An ijzerkoekje (/nl/, 'iron cookie') is a soft cookie, traditionally eaten by Dutch fishermen, especially in Vlaardingen, one of the main harbours of the Netherlands during the 19th and 20th centuries. It is an oval cookie around 0.6-0.7 cm thick with a cinnamon 'creamy' taste. The cookies were invented in the city of Vlaardingen and are baked on a checkered iron plate, creating a characteristic waffle-like pattern, similar to stroopwafels.

== Origin ==
According to oral history, the grocer "Daatje de Koe" (1838–1915) made the first Vlaardingse iron cookies. Afterwards, the product was introduced in the assortment of various city bakers.

Research of the Vlaardingen baker Hazenberg in regional archives showed that the cookie is probably older and dates from the 18th century. They were popular among fisherman for their caloric-density and longevity.

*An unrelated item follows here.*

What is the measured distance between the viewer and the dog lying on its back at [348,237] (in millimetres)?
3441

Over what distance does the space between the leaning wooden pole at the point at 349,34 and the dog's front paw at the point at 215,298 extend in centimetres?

Today, most pastry shops in Vlaardingen sell ijzerkoekjes. Also, special waffle irons are available as well as ijzerkoekje flour for baking the cookies at home.

== Sri Lanka ==
In Sri Lanka, biscuits are also known under the name ijzerkoekje. These are considered to be local cuisine. This variety originated within the Burgher community, an ethnically mixed population group, with partly European ancestors, including the Dutch Burghers. The cookies are called 'ijzer' or 'ijzer koekje' and are made with wheat flour, sugar, egg, coconut milk, cinnamon, cloves and salt. Butter or oil is only used to grease the baking iron. The iron biscuits are rolled around a 1-1.5 cm diameter stick immediately after baking. According to the book Sweet Treats around the World, they are related to Dutch stroopwafels, though stroopwafels are larger, contain syrup and relatively more flour and are baked in a waffle iron.